▸ SET OF TASKS
[A] In the text on Amersham's toy history, who took over the Pram and Toy Bar in May 1981?
[B] Carry on the Amersham toy history text, picking up after its last sentence.

▸ TEXT BLOCK
━━━━━━━━

Inspired by our Christmas tradition of gifting toys to children, I have taken a look at Amersham’s long association with the toy industry.

Toy Shops

The Entertainer
The Entertainer, Amersham

The town has always been well served by shops selling toys and games. The Daisy Shop at 43-45 High Street Old Amersham, sold wooden toys for over 50 years until it closed in the 1970s. Also in the High St, Ring o’ Roses, founded in 1990, still sells high quality, traditional children’s toys and hand painted, personalised nursery furniture, made in their own workshop.

However, Amersham has a particular claim to fame in the history of toys, as the birthplace of The Entertainer, now the UK’s largest independent toy retailer. The Entertainer began in May 1981, when newlyweds Gary and Catherine Grant took over the Pram and Toy Bar (where Waterstones is today) in Sycamore Road. The previous owners were not particularly welcoming to children and the Grants saw an opportunity to make the shop fun for both children and adults, where they would be ‘entertained’, and want to return.

Chiltern Toys

However, the area has an earlier association with the toy industry. Chesham wooden ware factories made toys throughout the 20th Century. Amersham Toys was one of the brand names, which also included Chiltern Toys, used by expatriate Jewish Germans, Josef Eisenmann and Leon Rees, based here. Eisenmann & Co was founded in 1880 to import fancy goods and toys from Germany and Leon Rees joined the firm in London after marrying Eisenmann’s eldest daughter Maud.

━━━━━━━━

▸ DATA LINES
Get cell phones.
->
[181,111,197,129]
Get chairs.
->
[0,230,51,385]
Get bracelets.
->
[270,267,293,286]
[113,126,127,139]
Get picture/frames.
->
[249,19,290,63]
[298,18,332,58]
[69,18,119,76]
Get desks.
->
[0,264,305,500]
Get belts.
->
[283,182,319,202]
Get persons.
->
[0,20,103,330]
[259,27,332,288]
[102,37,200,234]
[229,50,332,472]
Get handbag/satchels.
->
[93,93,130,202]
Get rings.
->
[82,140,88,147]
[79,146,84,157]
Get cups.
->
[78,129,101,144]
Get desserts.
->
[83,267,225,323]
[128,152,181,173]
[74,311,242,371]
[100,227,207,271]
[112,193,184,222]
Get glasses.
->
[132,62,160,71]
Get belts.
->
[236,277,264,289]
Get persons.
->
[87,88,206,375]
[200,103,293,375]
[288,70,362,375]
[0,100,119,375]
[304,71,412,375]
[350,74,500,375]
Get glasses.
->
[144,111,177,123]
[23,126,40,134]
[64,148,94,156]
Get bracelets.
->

━━━━━━━━

▸ RESULTS FOR EACH TASK
[A] The newlyweds Gary and Catherine Grant.

[B]
In 1908, Rees approached the English toy manufacturers, J K Farnell & Co, and persuaded them to manufacture his designs for soft toys. Around this time, Eisenmanns invested in the Chesham brush manufacturers Messrs Beechwood Ltd. They converted part of the factory at 101 Bellingdon Road to toy manufacturing, initially producing dolls for the London Evening News. Both Eisenmann and Rees were then living in Belsize Park, Hampstead, although the Rees family later moved to Northwood.

More soft toys were introduced, and then teddy bears in 1915. Former United States President “Teddy” Roosevelt inspired the name of these following a 1902 political cartoon in the Washington Post, featuring a bear hunt. The Chiltern Toys “Hugmee” bear was introduced in 1923 and became a bestseller.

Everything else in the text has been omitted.